Data section |
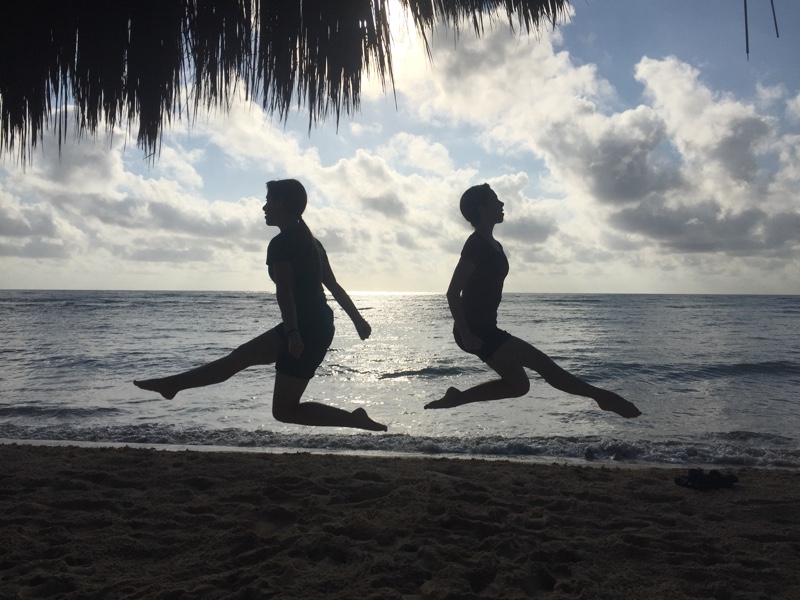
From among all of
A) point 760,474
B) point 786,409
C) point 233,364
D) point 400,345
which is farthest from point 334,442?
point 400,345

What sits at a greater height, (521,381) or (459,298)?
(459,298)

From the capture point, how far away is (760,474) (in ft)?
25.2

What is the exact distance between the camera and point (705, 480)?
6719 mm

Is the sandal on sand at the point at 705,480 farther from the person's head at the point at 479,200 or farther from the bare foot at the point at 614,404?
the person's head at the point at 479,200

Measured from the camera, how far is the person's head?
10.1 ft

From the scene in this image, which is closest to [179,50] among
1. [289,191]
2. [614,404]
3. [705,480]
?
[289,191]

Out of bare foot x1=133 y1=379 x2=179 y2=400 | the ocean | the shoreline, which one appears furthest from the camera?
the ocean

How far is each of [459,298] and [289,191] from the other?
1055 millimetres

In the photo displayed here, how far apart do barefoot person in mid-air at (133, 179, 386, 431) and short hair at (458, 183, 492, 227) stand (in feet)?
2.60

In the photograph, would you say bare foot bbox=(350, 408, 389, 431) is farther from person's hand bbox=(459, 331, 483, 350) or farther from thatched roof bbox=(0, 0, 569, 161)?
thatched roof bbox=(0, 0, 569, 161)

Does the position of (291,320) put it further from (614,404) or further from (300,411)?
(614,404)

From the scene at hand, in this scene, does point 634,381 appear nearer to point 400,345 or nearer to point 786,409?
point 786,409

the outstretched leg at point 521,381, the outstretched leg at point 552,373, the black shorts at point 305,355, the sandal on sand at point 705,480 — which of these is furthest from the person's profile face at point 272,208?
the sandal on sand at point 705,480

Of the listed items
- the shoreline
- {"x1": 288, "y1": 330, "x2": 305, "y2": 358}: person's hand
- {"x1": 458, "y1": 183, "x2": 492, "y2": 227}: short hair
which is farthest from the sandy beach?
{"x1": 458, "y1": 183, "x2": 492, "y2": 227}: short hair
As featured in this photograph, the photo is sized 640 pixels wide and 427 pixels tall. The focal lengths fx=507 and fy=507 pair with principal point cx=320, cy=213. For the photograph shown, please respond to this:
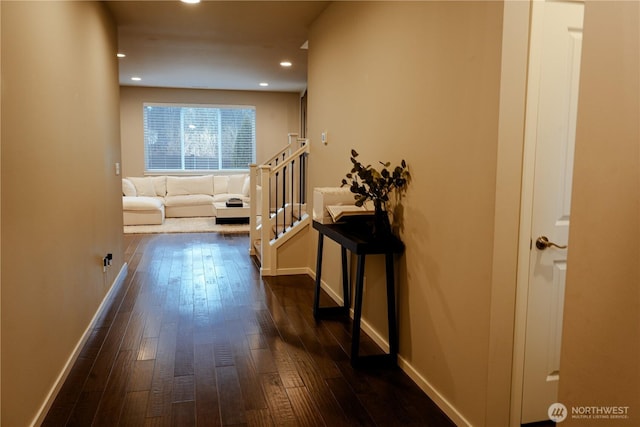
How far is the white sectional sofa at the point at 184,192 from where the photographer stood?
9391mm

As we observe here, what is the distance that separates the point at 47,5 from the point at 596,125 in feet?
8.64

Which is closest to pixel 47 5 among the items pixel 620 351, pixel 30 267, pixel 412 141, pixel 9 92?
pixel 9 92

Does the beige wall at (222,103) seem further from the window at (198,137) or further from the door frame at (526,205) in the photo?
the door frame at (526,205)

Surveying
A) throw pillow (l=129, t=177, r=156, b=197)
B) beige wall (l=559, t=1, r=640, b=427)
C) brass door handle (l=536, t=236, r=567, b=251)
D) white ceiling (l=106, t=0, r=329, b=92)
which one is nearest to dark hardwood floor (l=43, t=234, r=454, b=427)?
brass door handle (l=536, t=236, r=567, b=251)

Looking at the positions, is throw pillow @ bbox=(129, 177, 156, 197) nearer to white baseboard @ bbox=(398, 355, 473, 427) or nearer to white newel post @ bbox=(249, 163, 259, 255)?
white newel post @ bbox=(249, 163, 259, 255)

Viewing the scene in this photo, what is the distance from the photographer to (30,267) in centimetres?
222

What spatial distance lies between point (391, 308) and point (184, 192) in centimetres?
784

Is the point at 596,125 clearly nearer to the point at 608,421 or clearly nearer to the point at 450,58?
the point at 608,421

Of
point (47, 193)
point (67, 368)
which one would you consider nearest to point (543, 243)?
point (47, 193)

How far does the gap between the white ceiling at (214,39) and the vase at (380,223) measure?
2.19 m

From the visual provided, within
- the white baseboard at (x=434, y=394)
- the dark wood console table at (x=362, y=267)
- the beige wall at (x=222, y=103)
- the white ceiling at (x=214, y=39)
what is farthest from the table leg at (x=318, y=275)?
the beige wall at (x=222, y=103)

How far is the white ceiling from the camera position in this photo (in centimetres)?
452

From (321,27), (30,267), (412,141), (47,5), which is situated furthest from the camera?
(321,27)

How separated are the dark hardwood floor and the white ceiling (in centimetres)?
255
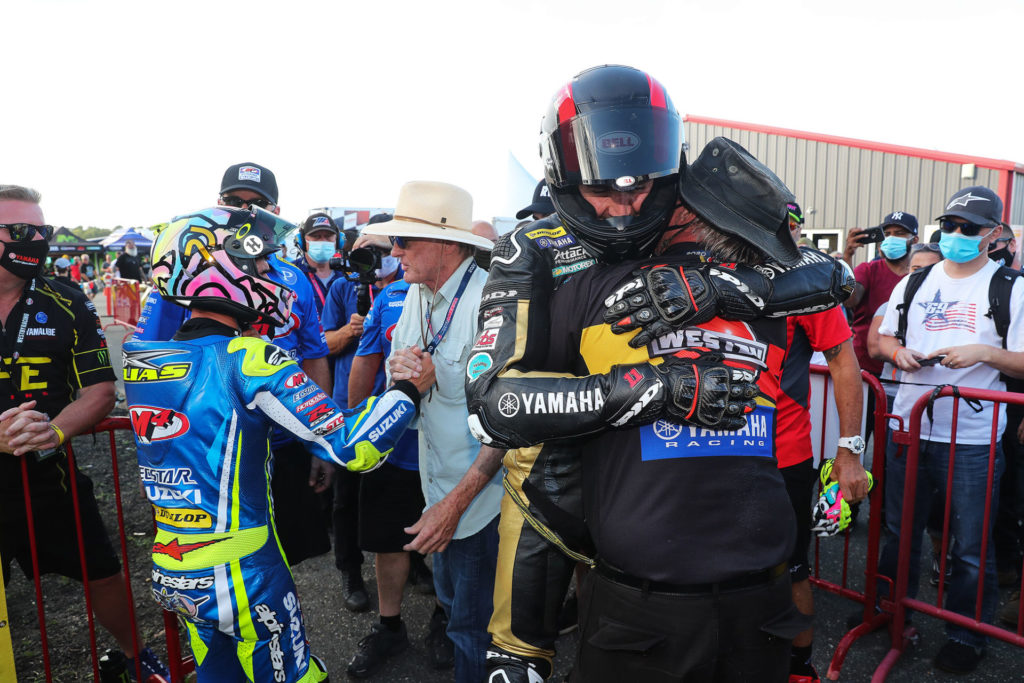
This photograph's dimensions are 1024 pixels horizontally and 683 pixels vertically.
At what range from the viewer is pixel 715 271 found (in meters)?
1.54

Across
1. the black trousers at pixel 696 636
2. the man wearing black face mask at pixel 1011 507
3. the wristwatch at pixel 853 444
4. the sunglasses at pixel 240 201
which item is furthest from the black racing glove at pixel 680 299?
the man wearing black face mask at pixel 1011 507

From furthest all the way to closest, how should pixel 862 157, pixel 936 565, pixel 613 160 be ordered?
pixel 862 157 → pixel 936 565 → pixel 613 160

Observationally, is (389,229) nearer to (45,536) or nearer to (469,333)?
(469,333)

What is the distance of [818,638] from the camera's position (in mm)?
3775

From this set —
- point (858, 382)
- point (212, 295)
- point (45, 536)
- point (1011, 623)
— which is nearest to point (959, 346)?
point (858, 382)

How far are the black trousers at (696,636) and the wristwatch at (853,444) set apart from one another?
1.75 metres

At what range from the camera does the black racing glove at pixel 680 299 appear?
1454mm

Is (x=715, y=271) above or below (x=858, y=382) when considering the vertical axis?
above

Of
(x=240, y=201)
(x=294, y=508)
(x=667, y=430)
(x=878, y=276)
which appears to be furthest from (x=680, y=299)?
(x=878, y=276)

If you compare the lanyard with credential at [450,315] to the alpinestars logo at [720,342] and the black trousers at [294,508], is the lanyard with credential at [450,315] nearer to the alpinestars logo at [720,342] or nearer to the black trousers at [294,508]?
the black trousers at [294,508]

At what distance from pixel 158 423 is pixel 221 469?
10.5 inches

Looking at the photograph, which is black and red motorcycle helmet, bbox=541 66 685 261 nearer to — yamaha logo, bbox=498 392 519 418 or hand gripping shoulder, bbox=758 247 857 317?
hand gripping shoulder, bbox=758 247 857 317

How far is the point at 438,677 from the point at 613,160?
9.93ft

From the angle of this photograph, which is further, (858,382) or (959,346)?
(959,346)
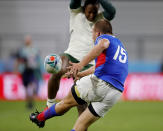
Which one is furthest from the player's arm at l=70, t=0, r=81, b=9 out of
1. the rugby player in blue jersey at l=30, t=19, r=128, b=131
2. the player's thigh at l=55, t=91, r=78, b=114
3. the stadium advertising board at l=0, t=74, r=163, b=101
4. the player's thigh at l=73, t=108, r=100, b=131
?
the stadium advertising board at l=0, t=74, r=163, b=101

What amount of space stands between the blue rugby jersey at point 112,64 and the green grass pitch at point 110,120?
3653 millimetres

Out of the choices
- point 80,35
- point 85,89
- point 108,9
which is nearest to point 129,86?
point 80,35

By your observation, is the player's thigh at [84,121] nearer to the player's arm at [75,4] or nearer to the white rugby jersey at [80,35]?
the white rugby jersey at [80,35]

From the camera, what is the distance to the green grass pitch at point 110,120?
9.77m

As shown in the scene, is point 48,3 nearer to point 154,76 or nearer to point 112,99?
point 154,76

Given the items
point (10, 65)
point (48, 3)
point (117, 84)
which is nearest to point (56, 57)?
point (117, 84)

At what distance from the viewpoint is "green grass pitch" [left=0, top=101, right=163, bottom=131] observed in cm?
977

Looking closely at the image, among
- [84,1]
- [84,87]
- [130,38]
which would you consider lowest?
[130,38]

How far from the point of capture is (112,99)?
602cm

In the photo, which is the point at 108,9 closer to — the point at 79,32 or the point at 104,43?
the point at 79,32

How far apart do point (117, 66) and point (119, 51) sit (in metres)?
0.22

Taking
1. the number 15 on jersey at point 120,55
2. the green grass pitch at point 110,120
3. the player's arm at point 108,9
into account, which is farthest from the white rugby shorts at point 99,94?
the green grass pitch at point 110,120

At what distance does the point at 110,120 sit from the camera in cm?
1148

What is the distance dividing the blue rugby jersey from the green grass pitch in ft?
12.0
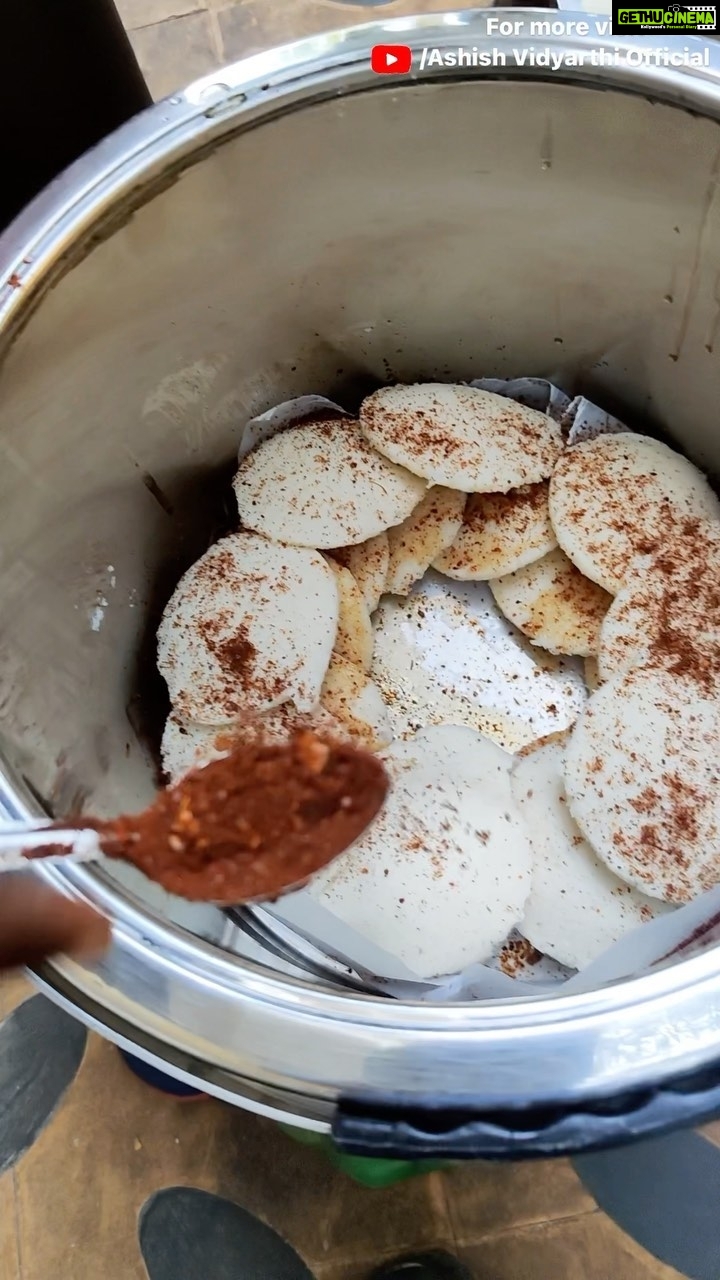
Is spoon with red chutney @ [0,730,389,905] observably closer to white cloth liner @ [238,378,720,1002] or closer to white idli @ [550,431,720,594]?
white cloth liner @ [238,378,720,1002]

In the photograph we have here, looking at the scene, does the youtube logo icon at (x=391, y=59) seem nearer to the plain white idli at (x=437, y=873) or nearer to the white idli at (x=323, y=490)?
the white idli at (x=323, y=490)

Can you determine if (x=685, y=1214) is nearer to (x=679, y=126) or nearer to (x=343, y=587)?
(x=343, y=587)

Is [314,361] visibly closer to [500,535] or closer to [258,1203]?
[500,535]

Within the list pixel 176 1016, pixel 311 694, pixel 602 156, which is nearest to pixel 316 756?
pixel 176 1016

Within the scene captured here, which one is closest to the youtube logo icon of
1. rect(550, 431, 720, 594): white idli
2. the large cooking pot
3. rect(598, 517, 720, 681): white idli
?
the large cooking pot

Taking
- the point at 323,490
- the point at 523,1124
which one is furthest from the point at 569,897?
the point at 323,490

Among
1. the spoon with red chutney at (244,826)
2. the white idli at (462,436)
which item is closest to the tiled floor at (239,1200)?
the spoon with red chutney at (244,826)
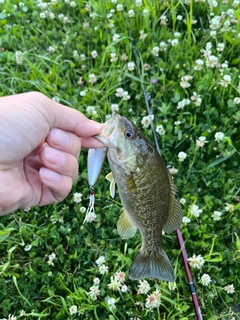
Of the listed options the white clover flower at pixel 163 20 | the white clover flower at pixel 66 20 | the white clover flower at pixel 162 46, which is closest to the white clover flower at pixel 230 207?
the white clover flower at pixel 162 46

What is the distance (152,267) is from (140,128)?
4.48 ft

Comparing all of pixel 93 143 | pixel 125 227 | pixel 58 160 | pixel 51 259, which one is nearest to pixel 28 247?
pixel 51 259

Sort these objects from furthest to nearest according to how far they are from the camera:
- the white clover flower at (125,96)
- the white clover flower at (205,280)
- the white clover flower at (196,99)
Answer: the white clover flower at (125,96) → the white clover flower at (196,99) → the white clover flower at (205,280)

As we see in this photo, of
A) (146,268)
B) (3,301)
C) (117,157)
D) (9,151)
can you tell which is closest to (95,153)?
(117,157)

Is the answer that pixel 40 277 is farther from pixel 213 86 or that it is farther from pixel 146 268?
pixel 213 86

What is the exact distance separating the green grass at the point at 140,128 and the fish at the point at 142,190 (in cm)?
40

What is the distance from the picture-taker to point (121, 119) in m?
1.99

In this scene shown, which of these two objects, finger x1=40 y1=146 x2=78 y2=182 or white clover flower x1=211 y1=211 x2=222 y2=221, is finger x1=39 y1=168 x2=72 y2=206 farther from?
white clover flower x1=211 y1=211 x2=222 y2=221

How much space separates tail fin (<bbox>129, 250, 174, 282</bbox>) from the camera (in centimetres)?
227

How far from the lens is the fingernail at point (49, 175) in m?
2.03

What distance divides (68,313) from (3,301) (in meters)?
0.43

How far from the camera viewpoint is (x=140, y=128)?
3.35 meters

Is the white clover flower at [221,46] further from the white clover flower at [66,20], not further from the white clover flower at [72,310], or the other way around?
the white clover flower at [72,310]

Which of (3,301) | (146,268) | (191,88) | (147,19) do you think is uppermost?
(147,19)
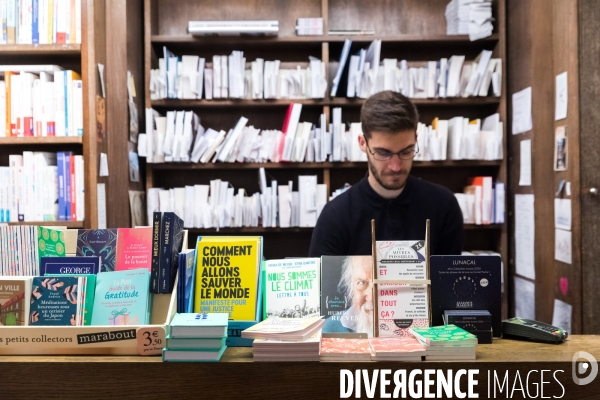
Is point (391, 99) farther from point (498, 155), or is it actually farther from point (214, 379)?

What to do | Copy out the lines from the one containing "What is the exact distance separating" through the last line of the items, inclusive, and leave out the pictures.

Worked solution |
What is the exact distance separating the green grass at the point at 140,128 and the fish at the point at 142,190 (in cm)?
40

What is the distance from the picture-taker to point (121, 119) in m?
1.99

In this scene shown, which of these two objects, finger x1=40 y1=146 x2=78 y2=182 or white clover flower x1=211 y1=211 x2=222 y2=221, is finger x1=39 y1=168 x2=72 y2=206 farther from?
white clover flower x1=211 y1=211 x2=222 y2=221

How much space separates tail fin (<bbox>129, 250, 174, 282</bbox>) from the camera (in centimetres)?
227

How far from the lens is the fingernail at point (49, 175) in m?
2.03

What distance divides (68,313) from (3,301) (in meters)?
0.43

How far from the camera viewpoint is (x=140, y=128)?
3.35 meters

Is the white clover flower at [221,46] further from the white clover flower at [66,20], not further from the white clover flower at [72,310], or the other way around?
the white clover flower at [72,310]

Which of (3,301) | (146,268) | (191,88) | (147,19) do you think is uppermost?
(147,19)
Is point (391, 99) farther from point (498, 155), or is it actually farther from point (214, 379)?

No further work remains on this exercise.